___ TEXTO DE ESTUDIO

Bolo Francisco, una vocacion modernizadora en una obra histórica

SANTO DOMINGO. “Bolo Francisco”, la laureada obra de Reynaldo Disla, al fin se ha mostrado en la escena capitaleña. No fue estreno “mundial”, toda vez que fue montada antes enSantiago por Las 37 en las tablas.

Sin dudas hay una vocación actualizadora en el estilo que se quiere establecer, y en determinadas referencias a la actualidad, aunque el contexto real, natural de la obra, es en la época de Balaguer. Esto de por sí entraña un riesgo de boomerang.

Claudio Rivera, su director, trata de fusionar una visión de la realidad heredera de Beckett e Ionesco, con lo caribeño, y el legado particular de la identidad dominicana y de su historia, pasando por Grotowski. Y dicho así sería genial. Pero, ¿adonde quiere llevarnos la puesta en escena de “Bolo Francisco”? No logré desentrañarlo.

Al principio va por un rumbo, y luego lo abandona. El propio Johnnié Mercedes no sostiene, sabe Dios por qué. El mismo tono con que arranca la obra. Habla en un tono que poco más adelante abandona. Su Bolo Francisco, no obstante, resulta interesante, y aporta una nueva caracterización en su ya larga lista de camuflajes.

El uso de las máscaras es un elemento que en un principio resulta interesante, porque los malos (los militares) son caracterizados con estas, pero también lo son parte de los buenos (como el caso del propio Bolo Francisco), y de este modo deja de tener un significado.

Si este elemento se hubiese usado sólo en los malos, acentuaba la caracterización de los mismos. Pero al usarlo otros personajes, lo pierde.

______
___ DATOS PROPORCIONADOS

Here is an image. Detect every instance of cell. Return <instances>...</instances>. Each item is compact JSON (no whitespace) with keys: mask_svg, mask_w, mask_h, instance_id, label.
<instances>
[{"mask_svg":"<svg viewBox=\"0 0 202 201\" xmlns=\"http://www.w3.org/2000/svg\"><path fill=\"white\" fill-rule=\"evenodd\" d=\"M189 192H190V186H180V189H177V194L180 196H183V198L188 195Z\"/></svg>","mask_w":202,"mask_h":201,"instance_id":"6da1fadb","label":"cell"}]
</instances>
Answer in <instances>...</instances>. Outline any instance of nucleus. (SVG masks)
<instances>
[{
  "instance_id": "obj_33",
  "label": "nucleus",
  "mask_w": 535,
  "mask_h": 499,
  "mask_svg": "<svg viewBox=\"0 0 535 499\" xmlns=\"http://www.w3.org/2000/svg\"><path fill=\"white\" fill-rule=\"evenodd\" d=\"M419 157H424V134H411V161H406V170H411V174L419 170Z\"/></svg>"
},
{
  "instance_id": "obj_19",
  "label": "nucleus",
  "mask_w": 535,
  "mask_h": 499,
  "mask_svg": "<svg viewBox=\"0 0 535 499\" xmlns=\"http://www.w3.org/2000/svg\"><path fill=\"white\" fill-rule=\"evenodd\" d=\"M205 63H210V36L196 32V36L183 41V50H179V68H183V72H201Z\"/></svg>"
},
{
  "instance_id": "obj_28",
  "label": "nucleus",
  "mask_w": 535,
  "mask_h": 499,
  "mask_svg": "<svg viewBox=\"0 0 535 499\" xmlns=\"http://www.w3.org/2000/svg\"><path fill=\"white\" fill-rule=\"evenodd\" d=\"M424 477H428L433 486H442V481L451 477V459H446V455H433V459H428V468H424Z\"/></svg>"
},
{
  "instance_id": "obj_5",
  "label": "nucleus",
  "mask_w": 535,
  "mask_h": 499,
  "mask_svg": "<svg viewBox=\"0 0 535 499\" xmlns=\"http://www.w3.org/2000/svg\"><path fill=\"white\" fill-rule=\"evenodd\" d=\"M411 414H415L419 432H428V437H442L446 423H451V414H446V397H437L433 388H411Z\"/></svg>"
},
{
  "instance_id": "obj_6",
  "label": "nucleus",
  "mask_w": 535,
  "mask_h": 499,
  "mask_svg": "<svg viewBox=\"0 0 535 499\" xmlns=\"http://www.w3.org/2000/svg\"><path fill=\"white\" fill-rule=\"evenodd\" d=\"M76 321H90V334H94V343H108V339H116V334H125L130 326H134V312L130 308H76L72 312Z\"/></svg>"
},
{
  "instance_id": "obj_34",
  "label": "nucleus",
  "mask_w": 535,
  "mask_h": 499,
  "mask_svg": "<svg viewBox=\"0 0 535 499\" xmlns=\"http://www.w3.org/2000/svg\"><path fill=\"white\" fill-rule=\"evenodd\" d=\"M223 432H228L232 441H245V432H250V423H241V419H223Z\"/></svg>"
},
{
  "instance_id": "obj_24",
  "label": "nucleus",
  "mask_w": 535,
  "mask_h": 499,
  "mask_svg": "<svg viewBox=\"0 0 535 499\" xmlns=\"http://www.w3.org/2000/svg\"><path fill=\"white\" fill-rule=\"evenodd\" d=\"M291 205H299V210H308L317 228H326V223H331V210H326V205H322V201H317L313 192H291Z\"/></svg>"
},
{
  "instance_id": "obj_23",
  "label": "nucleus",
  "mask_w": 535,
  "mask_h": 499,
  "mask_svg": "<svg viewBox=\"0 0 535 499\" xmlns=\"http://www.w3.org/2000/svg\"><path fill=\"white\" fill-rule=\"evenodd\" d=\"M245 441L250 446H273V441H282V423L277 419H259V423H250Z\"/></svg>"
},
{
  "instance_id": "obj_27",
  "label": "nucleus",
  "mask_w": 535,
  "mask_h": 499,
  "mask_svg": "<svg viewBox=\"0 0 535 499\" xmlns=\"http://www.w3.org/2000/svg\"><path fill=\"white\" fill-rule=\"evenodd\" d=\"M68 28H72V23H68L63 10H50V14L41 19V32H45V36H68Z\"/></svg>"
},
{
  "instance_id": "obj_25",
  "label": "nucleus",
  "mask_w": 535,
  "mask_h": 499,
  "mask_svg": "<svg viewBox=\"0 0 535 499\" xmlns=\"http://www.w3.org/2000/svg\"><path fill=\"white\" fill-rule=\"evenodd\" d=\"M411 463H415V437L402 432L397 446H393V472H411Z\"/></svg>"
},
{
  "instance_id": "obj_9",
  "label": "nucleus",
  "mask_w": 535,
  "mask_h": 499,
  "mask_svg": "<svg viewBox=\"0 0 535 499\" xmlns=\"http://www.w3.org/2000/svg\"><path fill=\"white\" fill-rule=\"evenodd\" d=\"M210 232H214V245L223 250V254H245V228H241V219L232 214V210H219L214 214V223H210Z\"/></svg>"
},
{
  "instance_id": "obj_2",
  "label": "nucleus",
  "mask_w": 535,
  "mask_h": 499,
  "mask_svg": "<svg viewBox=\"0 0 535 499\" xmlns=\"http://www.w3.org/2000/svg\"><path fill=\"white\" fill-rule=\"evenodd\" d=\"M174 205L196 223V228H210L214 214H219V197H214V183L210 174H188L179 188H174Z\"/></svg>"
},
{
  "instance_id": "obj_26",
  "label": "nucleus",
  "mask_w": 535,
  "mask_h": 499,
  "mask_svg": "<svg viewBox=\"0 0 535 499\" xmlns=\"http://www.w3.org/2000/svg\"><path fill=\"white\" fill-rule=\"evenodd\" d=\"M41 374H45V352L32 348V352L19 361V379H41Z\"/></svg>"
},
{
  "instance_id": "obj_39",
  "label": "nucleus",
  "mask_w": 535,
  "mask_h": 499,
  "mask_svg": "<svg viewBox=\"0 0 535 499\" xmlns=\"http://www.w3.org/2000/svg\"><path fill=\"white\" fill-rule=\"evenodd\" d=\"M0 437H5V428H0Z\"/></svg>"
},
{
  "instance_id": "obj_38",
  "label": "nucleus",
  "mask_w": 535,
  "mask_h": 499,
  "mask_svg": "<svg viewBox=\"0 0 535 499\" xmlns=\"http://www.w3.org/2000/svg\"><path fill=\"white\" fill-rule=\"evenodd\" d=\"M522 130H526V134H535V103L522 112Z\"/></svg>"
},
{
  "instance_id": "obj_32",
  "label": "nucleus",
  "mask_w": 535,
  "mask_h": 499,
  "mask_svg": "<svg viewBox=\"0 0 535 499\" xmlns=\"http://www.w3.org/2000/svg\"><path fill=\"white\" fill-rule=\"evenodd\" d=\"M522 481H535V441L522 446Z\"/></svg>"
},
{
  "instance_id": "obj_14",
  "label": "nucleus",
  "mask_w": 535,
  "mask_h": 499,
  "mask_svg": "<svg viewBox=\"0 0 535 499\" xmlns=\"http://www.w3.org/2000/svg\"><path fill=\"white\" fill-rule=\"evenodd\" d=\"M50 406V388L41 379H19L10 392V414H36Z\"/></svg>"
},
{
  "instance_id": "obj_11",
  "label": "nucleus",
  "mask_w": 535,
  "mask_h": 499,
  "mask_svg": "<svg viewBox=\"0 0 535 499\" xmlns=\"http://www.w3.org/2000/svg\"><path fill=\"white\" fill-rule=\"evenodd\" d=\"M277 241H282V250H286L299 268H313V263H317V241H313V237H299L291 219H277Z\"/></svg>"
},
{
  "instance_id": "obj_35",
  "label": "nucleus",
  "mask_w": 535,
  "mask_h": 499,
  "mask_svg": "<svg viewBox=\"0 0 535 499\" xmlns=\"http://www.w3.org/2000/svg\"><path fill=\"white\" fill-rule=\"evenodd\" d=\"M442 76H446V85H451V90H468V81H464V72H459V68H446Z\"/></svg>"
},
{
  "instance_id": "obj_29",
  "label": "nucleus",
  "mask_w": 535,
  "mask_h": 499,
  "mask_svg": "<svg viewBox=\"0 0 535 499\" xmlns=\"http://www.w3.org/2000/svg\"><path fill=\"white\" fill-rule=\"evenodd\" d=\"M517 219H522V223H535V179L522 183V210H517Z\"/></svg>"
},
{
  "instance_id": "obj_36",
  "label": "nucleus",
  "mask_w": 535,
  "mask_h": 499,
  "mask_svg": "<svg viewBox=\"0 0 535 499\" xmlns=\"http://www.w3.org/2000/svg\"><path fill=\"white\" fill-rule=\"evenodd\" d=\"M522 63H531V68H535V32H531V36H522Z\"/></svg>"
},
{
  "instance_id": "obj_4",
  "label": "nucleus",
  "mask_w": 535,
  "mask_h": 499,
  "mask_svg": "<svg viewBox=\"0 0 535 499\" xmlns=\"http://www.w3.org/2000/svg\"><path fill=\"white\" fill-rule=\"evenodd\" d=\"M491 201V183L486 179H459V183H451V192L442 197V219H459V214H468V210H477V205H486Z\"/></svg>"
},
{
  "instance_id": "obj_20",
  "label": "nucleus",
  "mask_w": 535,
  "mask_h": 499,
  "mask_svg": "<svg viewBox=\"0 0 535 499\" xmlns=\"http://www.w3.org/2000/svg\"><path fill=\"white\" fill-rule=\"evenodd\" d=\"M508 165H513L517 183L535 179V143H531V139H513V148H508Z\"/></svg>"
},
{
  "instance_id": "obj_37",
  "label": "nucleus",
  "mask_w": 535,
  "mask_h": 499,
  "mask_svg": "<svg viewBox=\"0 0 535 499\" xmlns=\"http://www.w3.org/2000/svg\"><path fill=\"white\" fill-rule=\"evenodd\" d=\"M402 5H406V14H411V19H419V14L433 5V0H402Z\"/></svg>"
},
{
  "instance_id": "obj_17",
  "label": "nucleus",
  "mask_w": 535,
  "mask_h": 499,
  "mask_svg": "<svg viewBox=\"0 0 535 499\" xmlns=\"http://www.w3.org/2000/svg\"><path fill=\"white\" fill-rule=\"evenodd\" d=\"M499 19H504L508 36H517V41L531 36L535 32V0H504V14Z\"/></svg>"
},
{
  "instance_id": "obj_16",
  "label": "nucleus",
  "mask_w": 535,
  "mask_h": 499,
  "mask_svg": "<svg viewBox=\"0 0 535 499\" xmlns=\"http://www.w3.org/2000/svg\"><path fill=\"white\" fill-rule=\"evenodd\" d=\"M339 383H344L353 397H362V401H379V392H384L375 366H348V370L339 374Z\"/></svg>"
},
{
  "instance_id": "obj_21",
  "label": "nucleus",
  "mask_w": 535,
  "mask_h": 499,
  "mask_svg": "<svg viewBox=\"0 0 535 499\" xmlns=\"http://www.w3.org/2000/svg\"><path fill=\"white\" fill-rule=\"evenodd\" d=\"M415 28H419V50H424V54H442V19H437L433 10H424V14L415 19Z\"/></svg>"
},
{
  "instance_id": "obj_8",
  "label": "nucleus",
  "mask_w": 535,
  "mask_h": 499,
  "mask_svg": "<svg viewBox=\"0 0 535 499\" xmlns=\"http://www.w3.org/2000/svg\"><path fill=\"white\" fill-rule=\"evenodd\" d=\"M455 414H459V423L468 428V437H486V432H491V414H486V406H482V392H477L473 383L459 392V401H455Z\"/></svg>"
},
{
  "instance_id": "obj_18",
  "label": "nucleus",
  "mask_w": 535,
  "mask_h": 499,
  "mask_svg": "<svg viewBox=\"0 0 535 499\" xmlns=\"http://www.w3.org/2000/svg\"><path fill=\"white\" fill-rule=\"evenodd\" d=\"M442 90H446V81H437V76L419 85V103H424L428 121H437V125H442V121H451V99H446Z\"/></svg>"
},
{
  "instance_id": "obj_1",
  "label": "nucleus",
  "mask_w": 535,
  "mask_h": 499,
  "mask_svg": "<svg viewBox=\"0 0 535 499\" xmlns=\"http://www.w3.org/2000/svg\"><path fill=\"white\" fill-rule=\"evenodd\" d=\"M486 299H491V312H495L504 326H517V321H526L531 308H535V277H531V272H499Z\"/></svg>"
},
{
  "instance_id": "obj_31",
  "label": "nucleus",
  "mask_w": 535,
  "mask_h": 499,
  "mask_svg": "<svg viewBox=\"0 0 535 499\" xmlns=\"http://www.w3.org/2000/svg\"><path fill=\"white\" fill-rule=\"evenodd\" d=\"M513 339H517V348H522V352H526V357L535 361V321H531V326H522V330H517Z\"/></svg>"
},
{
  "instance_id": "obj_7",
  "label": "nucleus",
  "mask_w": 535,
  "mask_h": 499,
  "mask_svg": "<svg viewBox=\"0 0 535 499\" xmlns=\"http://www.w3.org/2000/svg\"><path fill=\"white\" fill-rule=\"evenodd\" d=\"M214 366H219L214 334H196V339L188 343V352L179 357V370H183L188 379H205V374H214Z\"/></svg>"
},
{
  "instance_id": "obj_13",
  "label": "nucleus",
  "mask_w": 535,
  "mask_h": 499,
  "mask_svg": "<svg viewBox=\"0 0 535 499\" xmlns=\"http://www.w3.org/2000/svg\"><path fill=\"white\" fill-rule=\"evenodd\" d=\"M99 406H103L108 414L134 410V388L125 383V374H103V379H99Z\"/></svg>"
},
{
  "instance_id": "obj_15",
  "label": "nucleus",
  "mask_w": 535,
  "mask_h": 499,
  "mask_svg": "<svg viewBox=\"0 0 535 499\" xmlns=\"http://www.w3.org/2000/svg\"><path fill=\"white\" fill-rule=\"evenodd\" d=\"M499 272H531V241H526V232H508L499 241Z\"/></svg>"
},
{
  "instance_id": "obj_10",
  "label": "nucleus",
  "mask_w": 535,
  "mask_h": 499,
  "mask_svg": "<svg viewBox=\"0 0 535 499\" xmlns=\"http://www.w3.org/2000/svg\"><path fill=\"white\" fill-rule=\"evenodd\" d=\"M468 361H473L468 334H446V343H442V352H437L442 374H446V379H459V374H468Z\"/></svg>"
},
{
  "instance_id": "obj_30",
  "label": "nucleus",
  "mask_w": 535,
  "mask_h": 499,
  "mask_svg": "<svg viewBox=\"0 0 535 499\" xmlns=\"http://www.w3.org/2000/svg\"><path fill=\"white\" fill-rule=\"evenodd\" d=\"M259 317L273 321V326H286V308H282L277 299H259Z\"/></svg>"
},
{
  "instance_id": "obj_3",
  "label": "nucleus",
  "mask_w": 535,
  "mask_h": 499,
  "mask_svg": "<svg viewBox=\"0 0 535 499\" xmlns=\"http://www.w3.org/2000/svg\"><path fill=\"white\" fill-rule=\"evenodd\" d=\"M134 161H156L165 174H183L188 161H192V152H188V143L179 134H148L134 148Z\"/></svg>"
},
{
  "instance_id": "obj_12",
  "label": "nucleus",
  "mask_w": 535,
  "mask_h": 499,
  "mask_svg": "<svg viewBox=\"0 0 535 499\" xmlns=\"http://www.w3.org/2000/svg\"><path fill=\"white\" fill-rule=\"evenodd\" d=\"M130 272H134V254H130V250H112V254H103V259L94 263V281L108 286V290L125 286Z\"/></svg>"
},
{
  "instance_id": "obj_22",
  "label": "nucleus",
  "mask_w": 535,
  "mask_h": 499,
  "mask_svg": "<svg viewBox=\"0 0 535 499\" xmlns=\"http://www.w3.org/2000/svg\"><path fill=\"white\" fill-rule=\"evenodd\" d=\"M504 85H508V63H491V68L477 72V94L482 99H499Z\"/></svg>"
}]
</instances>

______

• ACTIVIDADES
1. En la reseña sobre «Bolo Francisco», ¿quién dirige la puesta en escena?
2. Retoma la reseña sobre «Bolo Francisco» después de su última oración y prosigue el texto.
Las filas no hacen falta para resolver nada de lo que se pide.

• RESPUESTAS POR ACTIVIDAD
1. Claudio Rivera.

2.
Sucede lo mismo con el show dentro del show, y las dos canciones que canta el travesti. ¿Por qué dos? ¿Por que había que alargar el tiempo? ¡Pero si la obra es largísima por Dios!

Sucede lo mismo con el vestuario de las campesinas, que uno no sabe si son un grupo de campesinas rumanas que se encuentran de visita en el pais, mientras se narran los hechos, o son dominicanas.

La escenografía tiene elementos positivos y eficientes, como las cajas con ruedas, lo cual aporta rapidez en los cambios de escenas y las tarimas alegóricas. Pero el telón de fondo, pobremente concebido, no acompaña con igual altura estética los elementos que maneja en primeros planos.

El diseño de vestuario me parece (no obstante el de las campesinas), de lo más interesante de la obra, por una riqueza de textura caribeña que no abandona.

El problema mayor está quizás en la descontextualización. En qué pretende decirse con esta versión de Bolo Francisco, ya que la original hablaba de un momento histórico muy definido que se pierde. ¿Para quién son una amenaza estos músicos? ¿Ayer? ¿Hoy?

No creo, y es mi humilde opinión, que mi admirado Claudio Rivera -con suficientes lauros como para no dudar de su talento-, haya logrado una propuesta coherente, en esta puesta donde faltan rumbo claro y horizonte, mas allá de los chistes que tienen que ver con el alza del dólar o de la gasolina.